Ola Electric Shares Crash 6% Amid Block Deals and Weak Q4 Results
Ola Electric shares crashed nearly 6% on June 23, closing at ₹43.20 on BSE, marking an all-time low. The sharp drop followed a block deal worth approximately ₹107 crore, involving 0.8% of total equity traded at ₹44 per share.
Why did this shake investor confidence?
Block deals, especially repeated ones, often signal internal exits or big shareholder exits. A similar event occurred earlier this month when 3.2% equity changed hands around ₹51.40, likely involving Hyundai, raising red flags again.
Q4 FY25 Results Disappoint: Loss Doubles and Revenue Shrinks
The Ola Electric Shares Crash wasn’t just about trading activity. The company reported Q4 FY25 net losses of ₹870 crore, more than double the ₹416 crore loss from the same quarter last year.
- Revenue fell 62% YoY to ₹611 crore
- Deliveries dropped nearly 50% to around 51,000 units
The financials revealed deep operational stress in its core EV business.
Margins Slide Deep into the Red
Another major concern for investors was the collapse in profitability:
- Auto EBITDA margin plunged from –9.3% to –78.6%
- Consolidated EBITDA margin worsened to –101.4%
- Gross margin slightly improved to 19.2%, thanks to cost controls and pricing revisions
What does this mean for the business?
Mounting fixed costs, aggressive discounting, and slowing demand are pressuring margins, raising sustainability concerns.
Ola Electric Stock Performance Since IPO

- IPO price: ₹76
- Current price (as of June 25): ₹43.41
- 52-week high: ₹157.50
- Decline from IPO price: ~43%
- Decline from 52-week high: ~72%
- Year-to-date fall: ~49%
These numbers clearly show a steep erosion in investor wealth within just months of listing.
Market Experts Maintain a Cautious Tone
Despite the sharp fall, brokerages have not yet turned bullish. According to coverage by seven financial firms:
- The average price target is ₹59
- The overall analyst recommendation is “Hold”, reflecting uncertainty
Why are analysts still cautious?
Weak deliveries, negative margins, and insider exits continue to weigh on market sentiment.

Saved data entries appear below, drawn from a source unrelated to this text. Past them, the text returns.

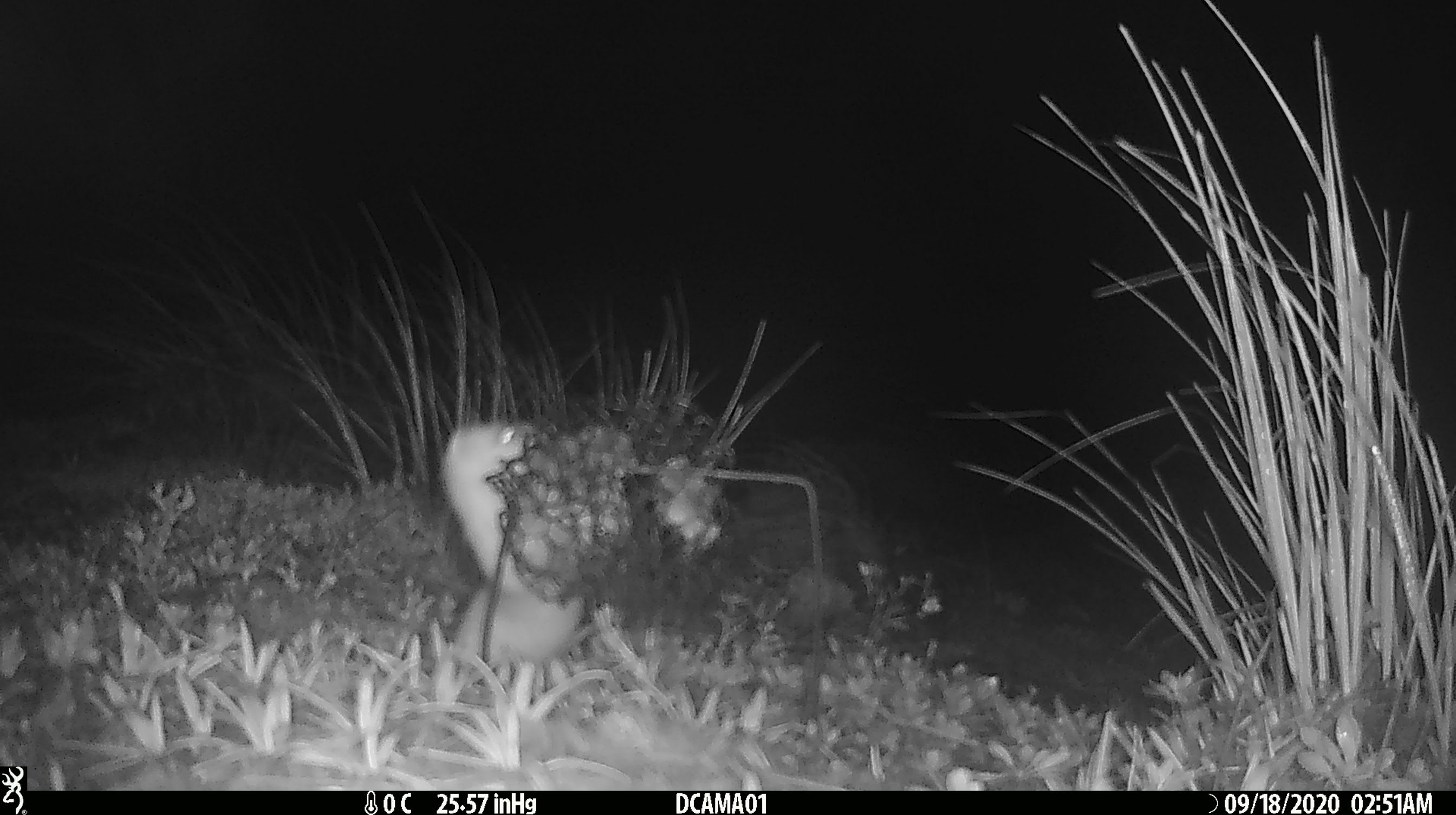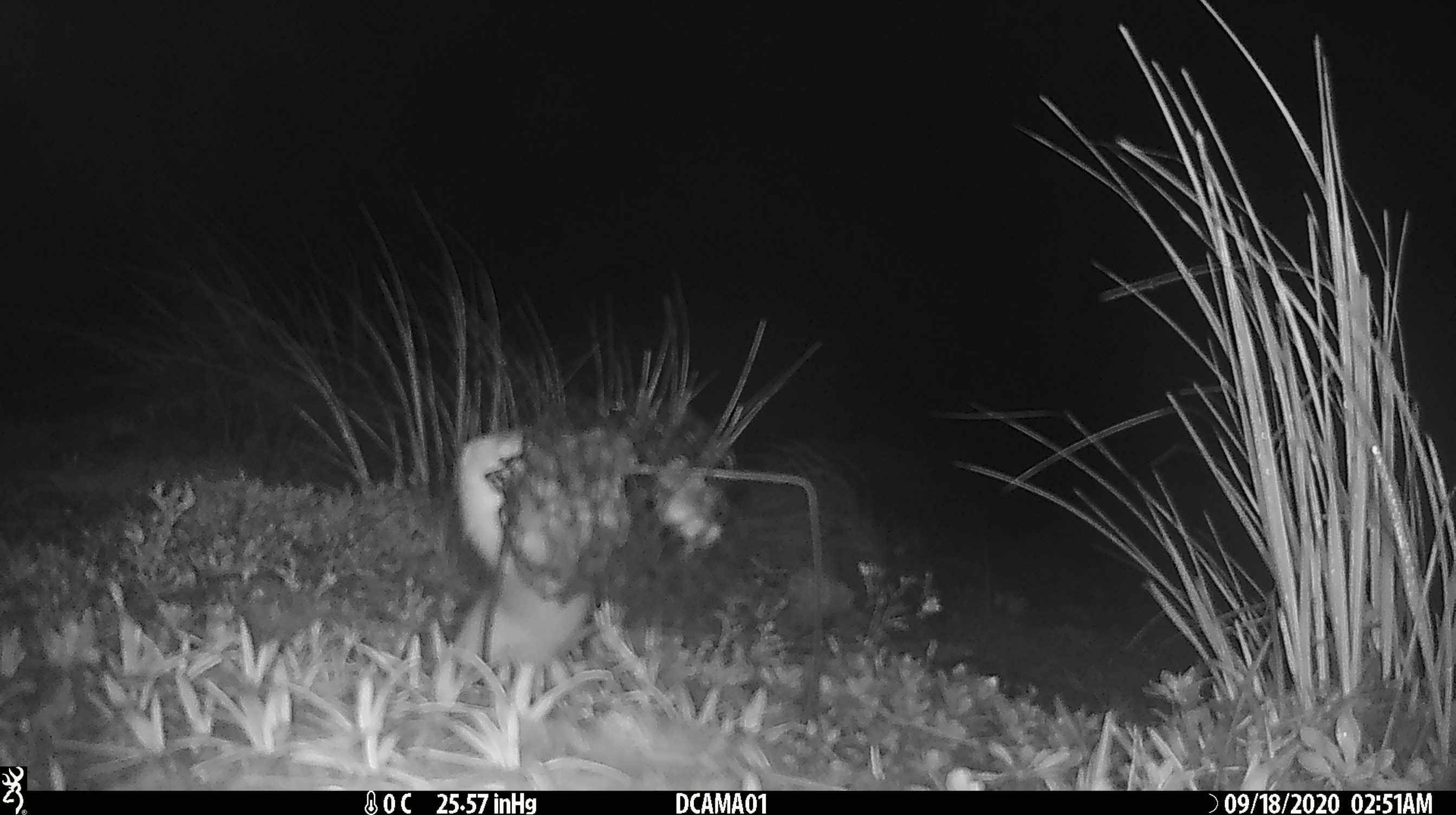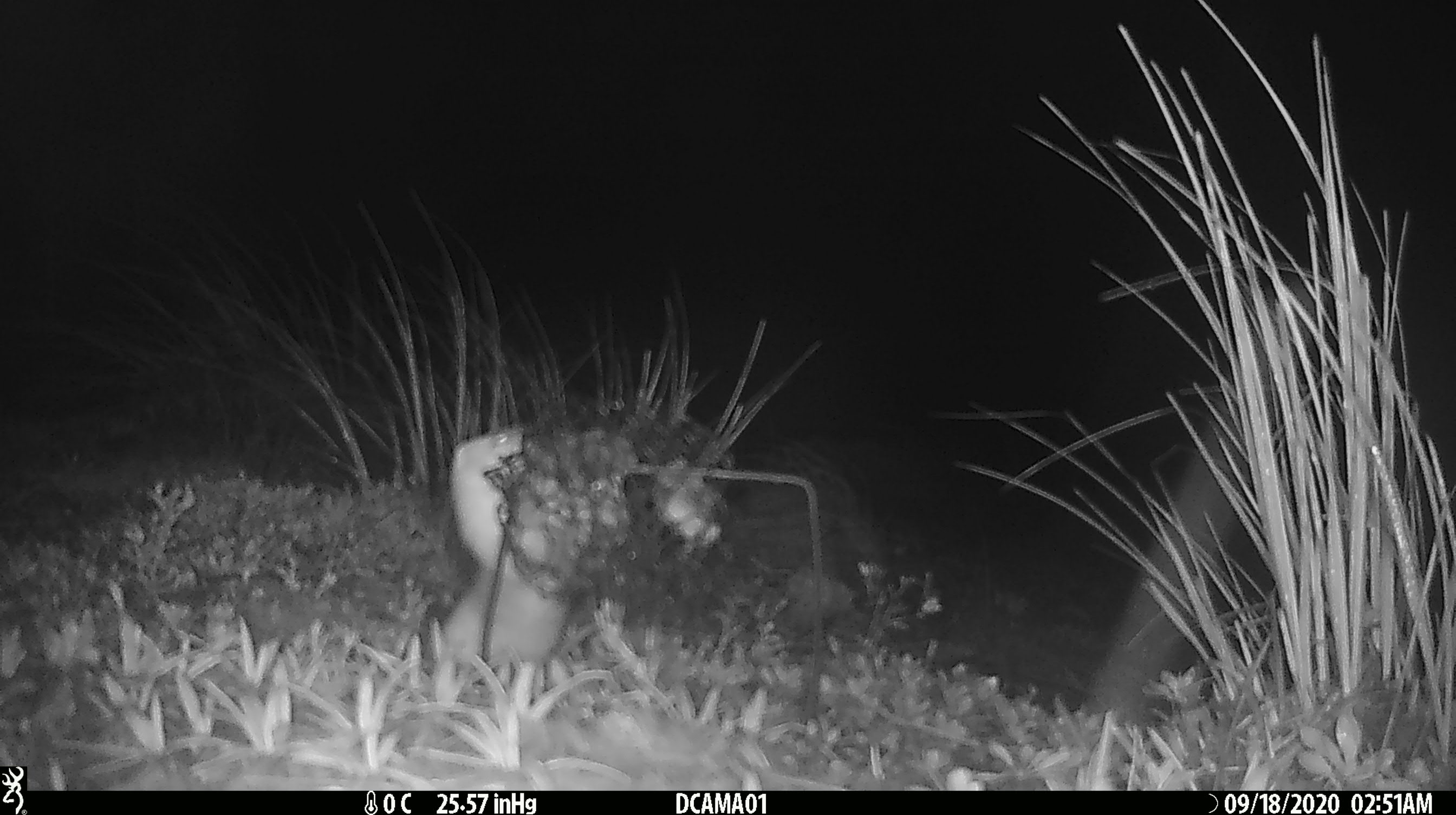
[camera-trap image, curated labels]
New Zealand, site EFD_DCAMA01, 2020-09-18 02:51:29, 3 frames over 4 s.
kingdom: Animalia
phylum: Chordata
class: Mammalia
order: Carnivora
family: Mustelidae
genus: Mustela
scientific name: Mustela nivalis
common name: least weasel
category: weasel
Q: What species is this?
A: Weasel (least weasel) (Mustela nivalis).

Hyundai and Kia’s Exit Adds to Pressure
Earlier in June, Hyundai and Kia offloaded a combined ₹689 crore worth of shares at an average of ₹50.7 per share. This triggered an 8% single-day drop, fueling investor fears of further disinvestment.

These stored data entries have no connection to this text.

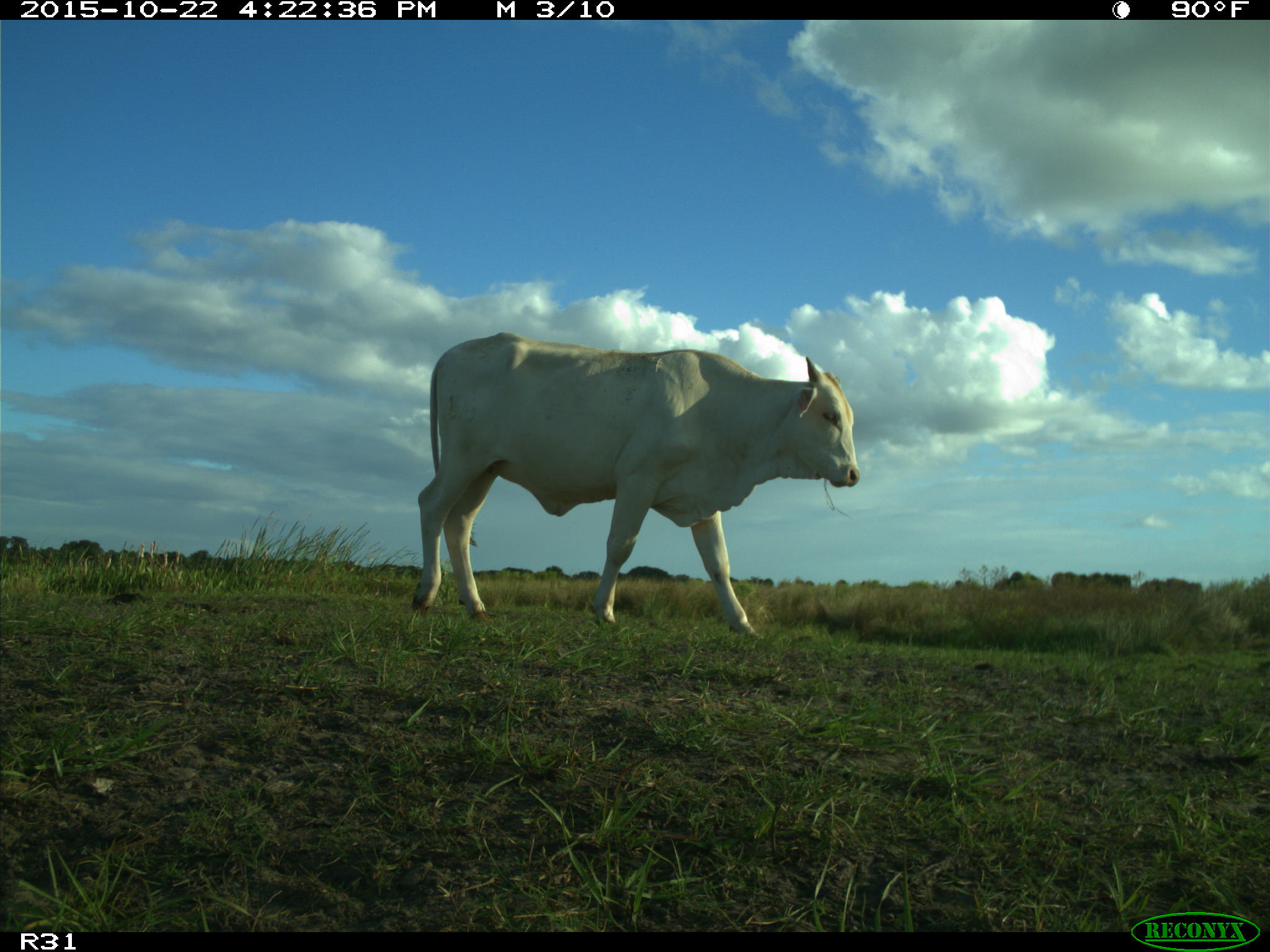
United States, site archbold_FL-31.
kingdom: Animalia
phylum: Chordata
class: Mammalia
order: Artiodactyla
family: Bovidae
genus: Bos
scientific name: Bos taurus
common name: domestic cow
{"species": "Bos taurus (domestic cow)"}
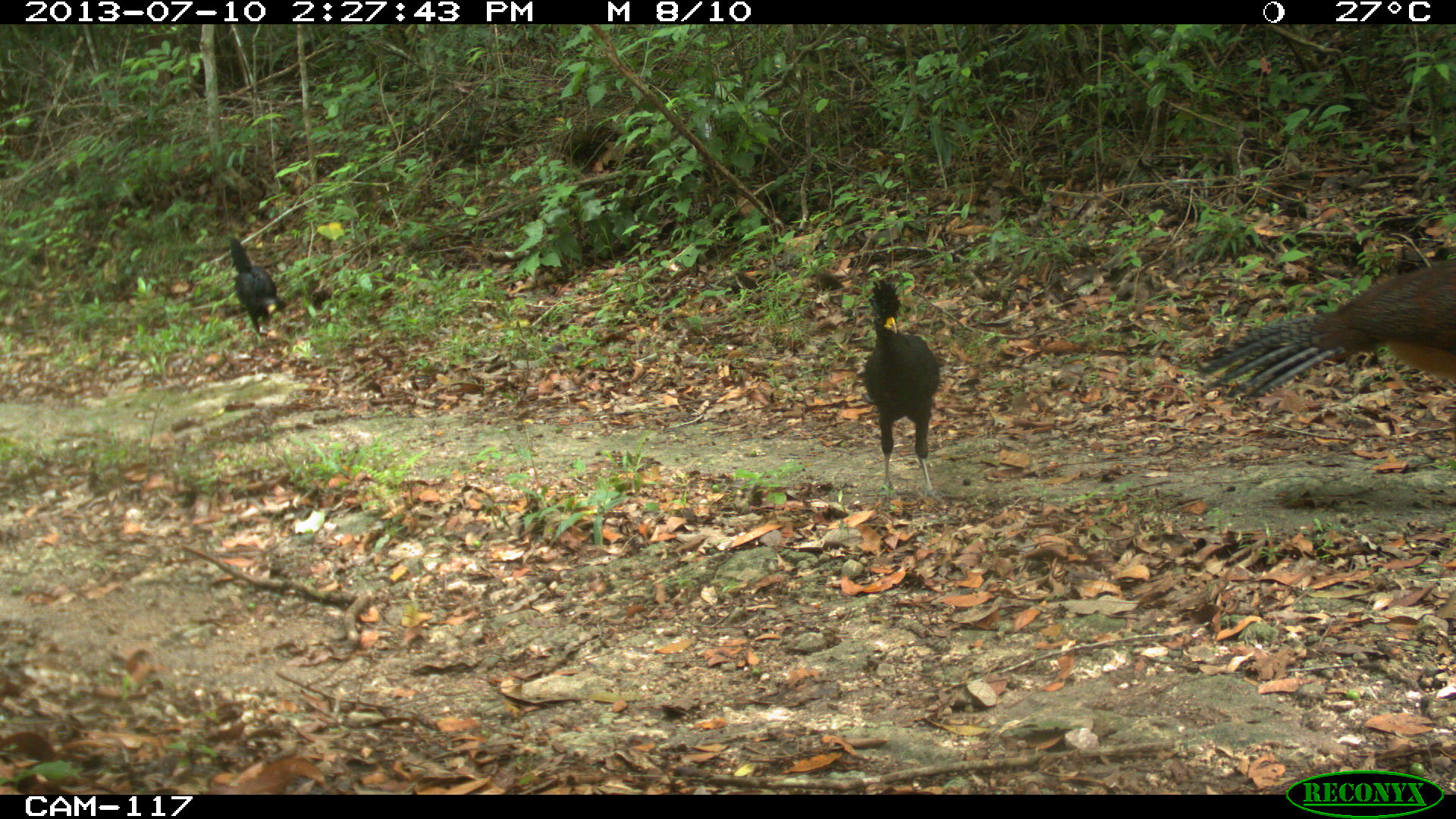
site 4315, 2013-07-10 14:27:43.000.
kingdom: Animalia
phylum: Chordata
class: Aves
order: Galliformes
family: Cracidae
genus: Crax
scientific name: Crax rubra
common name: great curassow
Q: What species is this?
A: Crax rubra (great curassow).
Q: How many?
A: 3.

Company’s Hope for FY26 Profitability
On a more positive note, Ola Electric management is hopeful about a turnaround:
- Gross margins have improved by 38% year-over-year
- Early signs in Q1 FY26 suggest better margin control
- Focus is shifting toward improving delivery volumes and expanding the service network
The company still sees itself as a leader in the Indian EV space, with R&D investments, expanding charging infrastructure, and improving dealer support.
Are EV Sales Across India Slowing Down?
Yes, the electric vehicle segment has shown some signs of cooling, particularly in the two-wheeler space. Rising input costs, battery sourcing delays, and subsidy uncertainty have affected deliveries across brands, not just Ola.
What Should Investors Watch Going Forward?
Here are the key areas that will determine Ola Electric’s stock movement:
- Delivery volume growth in FY26
- Improved unit economics and margin recovery
- Reduction in high fixed costs
- Absence of further block deals or insider selling
- Clear guidance from management during earnings calls
Will the Stock Rebound Anytime Soon?
Recovery depends on execution. The crash reflects market disappointment, but a few quarters of stable delivery and financial improvement could restore confidence.
Analysts suggest waiting for:
- One full quarter of profitability signals
- Clear reduction in cash burn
- Stability in promoter and institutional shareholding
Final Word
The Ola Electric Shares Crash is not just a reaction to block deals; it’s a reflection of wider concerns about performance, governance, and market direction in India’s EV sector. While the path ahead is steep, the company’s intent to improve margins and regain volumes may offer long-term hope to investors.
Disclaimer:
This content is made for learning only. It is not meant to give financial advice. Always check the facts yourself. Financial decisions need detailed research.